The symbols used.
I went to Google images and plugged in the word "lynching." Every picture on the first page is of a black man being hanged. Not jews, not whites, blacks. Ok, this doesn't say a great deal, I do know that. But I will argue it highlights my point to a certain extent. When I say "lynching," even Google knows I mean black people.
You're mixing apples and oranges. The proper analogue to a swastika is not the word "lynch," but rather, a noose. Noose and swastika are nouns; lynch is a verb.
Google "noose" and the images you'll see will be overwhelmingly pictures of a hangman's noose, with no racial content. The first page of hits I got had twelve such images, one photo of Saddam Hussein getting hanged, one a cartoon showing a Klansman with a noose, another that looks like a Thomas Nast cartoon of Boss Tweed and his pals bowing before a scaffold ("the only thing they respect") and three or four other images whose context is not obvious.
Google "swastika" and you get similar results.
The proper analogue for "lynching" would be "killing in a concentration camp oven."
It doesn't matter how long ago the last one was. A noose can be used as an extremely potent symbol. So potent that even I know what I think it means in the right context. It means "******, I want you dead."
And so does a swastika (replacing your autocensored word with another one that refers to Jews). When did expressing hatred become a crime in this country?

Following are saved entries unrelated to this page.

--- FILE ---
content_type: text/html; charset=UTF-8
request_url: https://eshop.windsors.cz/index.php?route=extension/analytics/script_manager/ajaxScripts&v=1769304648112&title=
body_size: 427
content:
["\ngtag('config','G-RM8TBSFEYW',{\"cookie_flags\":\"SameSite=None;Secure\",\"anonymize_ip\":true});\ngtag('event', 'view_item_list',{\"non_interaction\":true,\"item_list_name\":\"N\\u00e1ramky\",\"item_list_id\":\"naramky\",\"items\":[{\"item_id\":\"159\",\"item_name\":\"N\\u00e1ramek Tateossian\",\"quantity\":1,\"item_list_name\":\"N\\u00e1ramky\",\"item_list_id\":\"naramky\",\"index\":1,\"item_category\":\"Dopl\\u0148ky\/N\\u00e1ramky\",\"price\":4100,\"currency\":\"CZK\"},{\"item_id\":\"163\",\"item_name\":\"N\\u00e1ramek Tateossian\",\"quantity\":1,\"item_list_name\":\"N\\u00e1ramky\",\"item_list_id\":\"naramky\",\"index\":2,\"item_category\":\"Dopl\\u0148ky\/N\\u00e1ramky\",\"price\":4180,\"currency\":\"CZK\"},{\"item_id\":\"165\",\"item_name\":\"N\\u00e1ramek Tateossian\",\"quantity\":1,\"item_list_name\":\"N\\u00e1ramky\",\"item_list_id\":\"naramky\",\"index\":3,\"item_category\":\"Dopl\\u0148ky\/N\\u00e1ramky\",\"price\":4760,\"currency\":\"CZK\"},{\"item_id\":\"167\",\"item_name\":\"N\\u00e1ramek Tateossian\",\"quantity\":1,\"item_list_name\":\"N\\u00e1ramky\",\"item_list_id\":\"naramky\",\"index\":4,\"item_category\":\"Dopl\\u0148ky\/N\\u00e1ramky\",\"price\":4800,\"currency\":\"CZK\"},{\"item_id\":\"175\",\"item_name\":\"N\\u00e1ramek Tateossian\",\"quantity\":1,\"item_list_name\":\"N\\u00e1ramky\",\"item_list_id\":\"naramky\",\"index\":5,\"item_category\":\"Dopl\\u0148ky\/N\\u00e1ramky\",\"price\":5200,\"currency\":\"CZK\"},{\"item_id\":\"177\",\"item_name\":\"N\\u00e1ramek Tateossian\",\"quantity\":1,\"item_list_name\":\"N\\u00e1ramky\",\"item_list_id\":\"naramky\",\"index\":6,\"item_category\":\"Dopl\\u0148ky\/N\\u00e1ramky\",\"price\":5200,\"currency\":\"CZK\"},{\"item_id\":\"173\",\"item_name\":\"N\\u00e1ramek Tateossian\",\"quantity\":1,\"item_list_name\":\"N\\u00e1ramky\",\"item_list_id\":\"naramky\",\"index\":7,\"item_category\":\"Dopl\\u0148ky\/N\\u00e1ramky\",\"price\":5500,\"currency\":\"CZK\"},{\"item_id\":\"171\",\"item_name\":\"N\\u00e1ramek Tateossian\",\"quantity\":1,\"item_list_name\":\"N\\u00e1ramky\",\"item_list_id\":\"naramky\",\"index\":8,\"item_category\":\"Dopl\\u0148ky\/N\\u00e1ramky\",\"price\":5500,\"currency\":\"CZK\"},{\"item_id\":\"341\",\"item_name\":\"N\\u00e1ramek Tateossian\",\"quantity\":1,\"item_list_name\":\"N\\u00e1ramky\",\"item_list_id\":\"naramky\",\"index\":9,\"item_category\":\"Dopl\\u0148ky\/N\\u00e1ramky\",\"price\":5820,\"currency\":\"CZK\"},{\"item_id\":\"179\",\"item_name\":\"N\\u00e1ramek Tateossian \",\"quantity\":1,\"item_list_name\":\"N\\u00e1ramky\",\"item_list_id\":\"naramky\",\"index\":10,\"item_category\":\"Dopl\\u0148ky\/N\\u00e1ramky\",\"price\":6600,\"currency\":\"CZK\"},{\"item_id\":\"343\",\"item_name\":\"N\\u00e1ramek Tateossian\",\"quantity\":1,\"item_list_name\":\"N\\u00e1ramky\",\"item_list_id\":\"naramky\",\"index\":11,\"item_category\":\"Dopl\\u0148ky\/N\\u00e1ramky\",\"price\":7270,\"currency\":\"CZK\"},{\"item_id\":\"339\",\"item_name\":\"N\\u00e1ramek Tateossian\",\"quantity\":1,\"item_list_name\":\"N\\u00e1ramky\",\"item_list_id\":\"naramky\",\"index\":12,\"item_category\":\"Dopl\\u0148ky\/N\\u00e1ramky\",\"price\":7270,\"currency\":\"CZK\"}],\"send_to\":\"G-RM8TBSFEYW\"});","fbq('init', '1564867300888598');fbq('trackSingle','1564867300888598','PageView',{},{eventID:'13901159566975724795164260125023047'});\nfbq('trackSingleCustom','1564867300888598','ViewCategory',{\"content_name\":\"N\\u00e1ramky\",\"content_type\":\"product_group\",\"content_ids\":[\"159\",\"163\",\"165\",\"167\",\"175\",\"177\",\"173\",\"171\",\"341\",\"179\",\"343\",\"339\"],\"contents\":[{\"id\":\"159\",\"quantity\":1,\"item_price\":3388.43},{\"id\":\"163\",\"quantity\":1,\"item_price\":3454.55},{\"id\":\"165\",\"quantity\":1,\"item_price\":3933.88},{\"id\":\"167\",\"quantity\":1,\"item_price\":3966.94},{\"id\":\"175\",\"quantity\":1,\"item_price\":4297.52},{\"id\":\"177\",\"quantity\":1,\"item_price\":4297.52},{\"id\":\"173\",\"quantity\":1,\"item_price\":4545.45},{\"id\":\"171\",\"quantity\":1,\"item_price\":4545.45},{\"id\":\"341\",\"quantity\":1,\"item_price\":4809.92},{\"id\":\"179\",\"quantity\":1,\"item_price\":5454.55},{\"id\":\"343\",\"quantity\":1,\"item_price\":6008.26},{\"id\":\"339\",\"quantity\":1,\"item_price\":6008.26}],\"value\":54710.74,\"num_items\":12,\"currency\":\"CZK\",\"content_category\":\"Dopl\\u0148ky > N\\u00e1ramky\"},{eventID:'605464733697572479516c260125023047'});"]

The appropriate response to both symbolic expressions of hatred is, "How nice. Fortunately, this is a country where the full weight of the government, as well as society's opprobrium, will come down on you if you try to act on your desire."
Sorry for not knowing, but who was the NFL player who used a hangman's noose to kill a dog? Vick?
Yeah, Michael Vick. He ran his dog-fighting operation in Virginia, as it happens.
I have to agree with you about the hate speech, mostly. I do think re-criminalizing certain acts that are already criminalized is overkill, but then again, I am so strongly against hatred of that nature....
Think about it for a second. Right now, there are hate crime laws that give you extra punishment if you commit a crime borne out of race hatred. Punching someone because you just enjoy punching people doesn't get you punished as harshly as punching someone because you don't like ni**ers. In other words, the thought, your expression of opinion, gets punished if it's behind a crime.
This law goes beyond that sorry standard; it punishes you for the expression of opinion even in the
absence of any other crime.
If you can punish someone for brandishing a noose, then the day will soon come where you can punish someone for muttering, "Goddam coon," when a black man accidentally steps on his foot in the grocery store line.